Not even an hour had passed before the @PAGOP criticism of Democratic Senate candidate Katie McGinty commenced. News had trickled out of a probable McGinty Senate run weeks before she officially announced, and the people behind @PAGOP, the official Twitter account of the Pennsylvania Republican Party, started brainstorming ways to criticize her record as a political candidate. They timed her official announcement for the Senate last week with the release of a website, mcgintyforsenate.com, showing how she finished fourth in the Democratic gubernatorial primary last year.
“Once it became clear she was going to run we tried to think of interesting ways to remind people of her past performances,” says Megan Sweeney, the Pennsylvania GOP’s communications director.
Instead of promoting beliefs, candidates or proposed legislation in a wooden demeanor — as many official political accounts do — @PAGOP has also been confronting the Democratic Party on social media and usually in swift fashion. They’ve taken screenshots of tweets Democratic lawmakers have deleted, started fake websites and constantly rebutted points made by Gov. Tom Wolf on Twitter. The account has nearly 12,000 followers, and, not surprisingly considering this is politics, a few detractors. Mike Mikus, who heads the new Wolf PAC Rebuild Pennsylvania and has previously worked with McGinty, describes the Pennsylvania GOP’s social media strategy as nonexistent.

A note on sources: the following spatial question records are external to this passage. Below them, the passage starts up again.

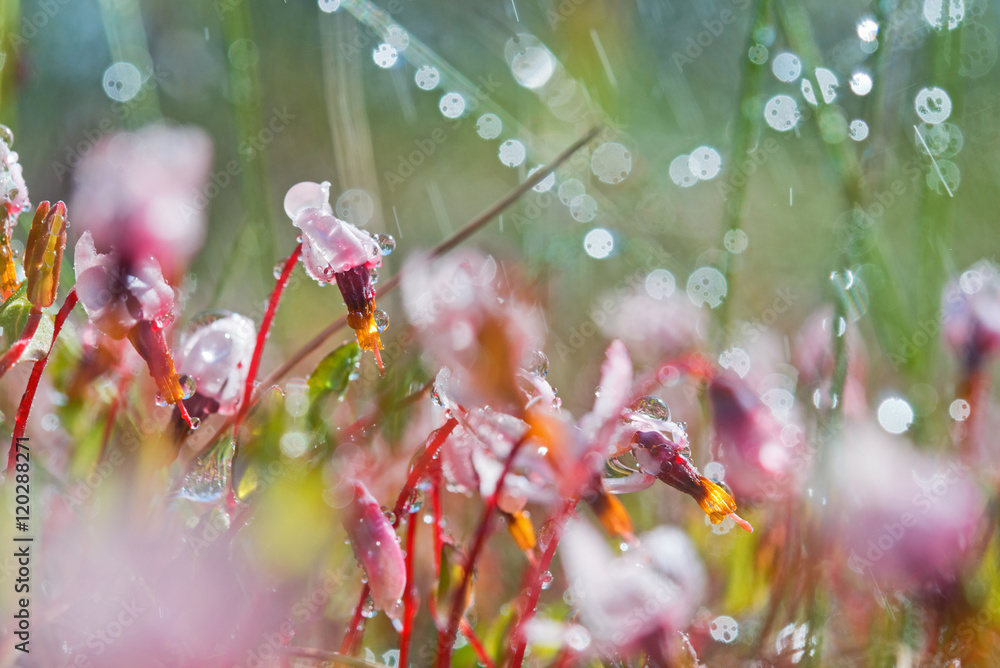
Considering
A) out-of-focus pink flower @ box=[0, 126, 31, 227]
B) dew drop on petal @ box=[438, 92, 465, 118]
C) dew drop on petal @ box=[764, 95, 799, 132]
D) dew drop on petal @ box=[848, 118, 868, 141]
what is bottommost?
out-of-focus pink flower @ box=[0, 126, 31, 227]

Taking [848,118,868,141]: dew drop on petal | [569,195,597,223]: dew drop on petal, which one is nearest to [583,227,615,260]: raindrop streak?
[569,195,597,223]: dew drop on petal

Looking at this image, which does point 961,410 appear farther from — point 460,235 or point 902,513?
point 460,235

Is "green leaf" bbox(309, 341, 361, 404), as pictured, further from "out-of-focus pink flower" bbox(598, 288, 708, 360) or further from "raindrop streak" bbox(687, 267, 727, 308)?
"raindrop streak" bbox(687, 267, 727, 308)

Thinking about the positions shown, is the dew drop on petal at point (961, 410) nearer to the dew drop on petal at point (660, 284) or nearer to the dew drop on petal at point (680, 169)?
the dew drop on petal at point (660, 284)

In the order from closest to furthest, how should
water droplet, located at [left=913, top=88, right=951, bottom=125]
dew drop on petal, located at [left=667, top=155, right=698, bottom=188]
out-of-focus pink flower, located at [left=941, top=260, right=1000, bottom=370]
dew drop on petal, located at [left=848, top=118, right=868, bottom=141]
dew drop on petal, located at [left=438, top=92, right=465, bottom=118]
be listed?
1. out-of-focus pink flower, located at [left=941, top=260, right=1000, bottom=370]
2. dew drop on petal, located at [left=848, top=118, right=868, bottom=141]
3. water droplet, located at [left=913, top=88, right=951, bottom=125]
4. dew drop on petal, located at [left=438, top=92, right=465, bottom=118]
5. dew drop on petal, located at [left=667, top=155, right=698, bottom=188]

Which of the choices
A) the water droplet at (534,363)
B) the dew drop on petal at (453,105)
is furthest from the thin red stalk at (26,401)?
the dew drop on petal at (453,105)

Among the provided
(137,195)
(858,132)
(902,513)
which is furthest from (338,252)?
(858,132)
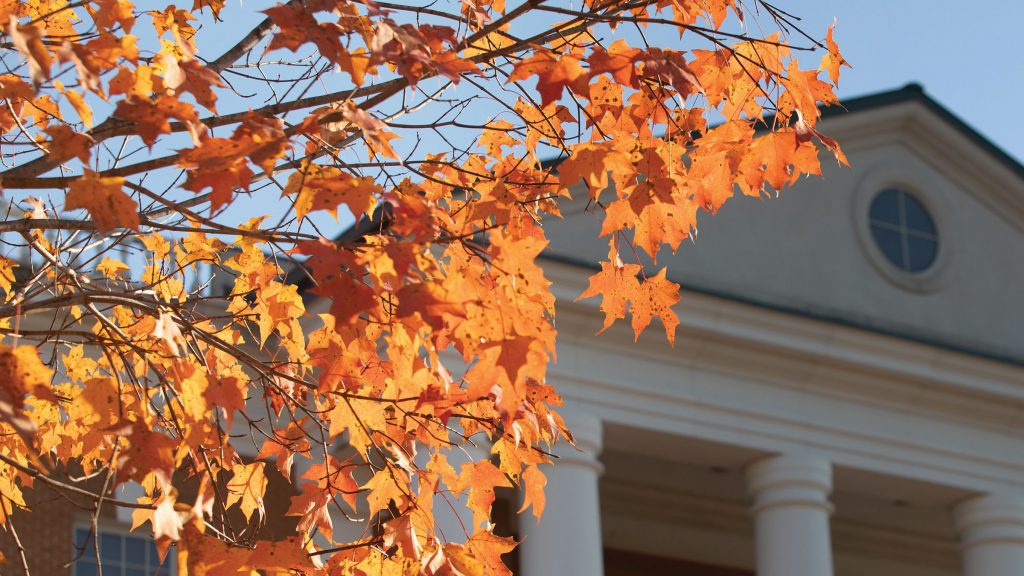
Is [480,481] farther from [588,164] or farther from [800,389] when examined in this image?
[800,389]

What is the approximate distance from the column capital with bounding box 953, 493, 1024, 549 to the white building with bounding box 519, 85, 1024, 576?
0.02m

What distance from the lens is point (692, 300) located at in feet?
50.0

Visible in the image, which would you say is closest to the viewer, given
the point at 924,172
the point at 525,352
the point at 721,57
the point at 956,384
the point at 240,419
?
the point at 525,352

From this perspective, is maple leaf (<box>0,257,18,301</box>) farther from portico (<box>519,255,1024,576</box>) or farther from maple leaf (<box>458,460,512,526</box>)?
portico (<box>519,255,1024,576</box>)

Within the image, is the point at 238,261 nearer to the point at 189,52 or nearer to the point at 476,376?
the point at 189,52

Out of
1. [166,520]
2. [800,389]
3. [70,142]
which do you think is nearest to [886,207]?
[800,389]

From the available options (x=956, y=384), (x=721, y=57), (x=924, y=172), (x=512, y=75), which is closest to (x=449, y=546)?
(x=512, y=75)

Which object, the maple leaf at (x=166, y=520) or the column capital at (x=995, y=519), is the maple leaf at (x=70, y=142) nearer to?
the maple leaf at (x=166, y=520)

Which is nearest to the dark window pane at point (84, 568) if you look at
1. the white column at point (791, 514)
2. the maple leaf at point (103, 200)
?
the white column at point (791, 514)

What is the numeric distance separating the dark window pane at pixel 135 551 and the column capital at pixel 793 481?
20.2 ft

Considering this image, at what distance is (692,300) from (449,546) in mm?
9976

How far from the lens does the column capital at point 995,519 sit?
669 inches

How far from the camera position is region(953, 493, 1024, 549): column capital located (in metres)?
17.0

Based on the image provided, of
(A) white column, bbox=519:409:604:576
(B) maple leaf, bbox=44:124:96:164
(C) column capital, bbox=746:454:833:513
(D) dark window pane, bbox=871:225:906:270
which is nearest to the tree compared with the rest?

“I think it’s a joke,” Mikus said. “That’s the only way I can describe it. From a person that works in the profession I look at it and scratch my head.”
Sweeney, others in the Pennsylvania Republicans’ communications department and digital director Stan Olshefski run @PAGOP from the party’s headquarters in Harrisburg. Per party protocol, Sweeney declined to make Olshefski available to speak for this article.
Sweeney says her department and Olshefski don’t have a major formula for checking on Twitter and keeping track of news. She says they generally check it throughout the day on their phones and computers while completing other assignments.
They clearly check it enough to ensure rapid response times to @PAGOP targets. Last month, for instance, Wolf’s staff tweeted from his account that the governor was visiting the Phoenixville Area School District. @PAGOP responded 20 minutes later that Wolf’s tax plan under his proposed budget would cause people in Phoenixville to experience a heavier tax burden.
Sweeney says that it’s been in the last year, particularly during the debates, that they started trying to initiate quick reactions against opponents via the Twitter account. She declined to give specifics about what is off limits for @PAGOP, but says the account usually tries to rebuff Wolf and others by bringing up claims the party thinks should be addressed.
“We try to be as active … and aggressive in sharing our Republican message as possible. We use it as a means to hold people accountable,” Sweeney said.
Wolf has been bearing the brunt of @PAGOP’s comments since before he was elected governor. @PAGOP called Wolf and others running for the Democratic nomination the #DTeam. During his campaign, Wolf often didn’t get too specific about his budget plan for the state, saying he’d need time to crunch the numbers. @PAGOP continually challenged him on this, especially during last summer’s budget season, even making a fake Wolf budget site like they did for McGinty’s senate campaign.
No matter how often the @PAGOP account nudges the @GovernorTomWolf account, they probably won’t get a reaction.
“It’s pretty much irrelevant to us,” says Jeff Sheridan, Wolf’s press secretary.
Sheridan says Wolf’s account exists to share messages and administration priorities with the public and that the account will sometimes engage with followers, particularly during the Twitter town halls Wolf has conducted. As for responding to @PAGOP?
“I could care less about them,” Sheridan says.
Wolf is opposing @PAGOP in another way, though. He created the Rebuild Pennsylvania PAC in June, which has plans to promote Wolf’s agenda and other Democratic candidates. Its Twitter account, @RebuildPA, has taken a combative tone, similar to that of @PAGOP.
Mikus says @RebuildPA takes on issues and criticizes candidates as part of a greater strategy, separating it from @PAGOP.
“You want to effectively communicate your message and get your point across,” he says, “and I think what the other side does is engage in juvenile smears that aren’t done with any thought.”
Says Sweeney: “I’m not shocked that they’re not supportive of us publishing facts on social media, but you know it certainly appears we’ve had a lot of success with our Twitter account and pushing out our message. So we’re just letting the people decide.”
For as often as @PAGOP goes after opponents, most of its mentions are surprisingly positive. Sweeney says the account will usually respond to critical mentions if it can counter the claim with other information.
Sweeney considers two of the @PAGOP handle’s biggest accomplishments the McGinty for Senate website and a screencap it took last year of Rep. Patty Kim talking about raising taxes.
Kim deleted the Tweet, but it lives on forever @PAGOP. The Twitter account continuously brought up Kim’s words throughout last year’s election season.
“It’s a way,” Sweeney says, “we should be getting our message out.”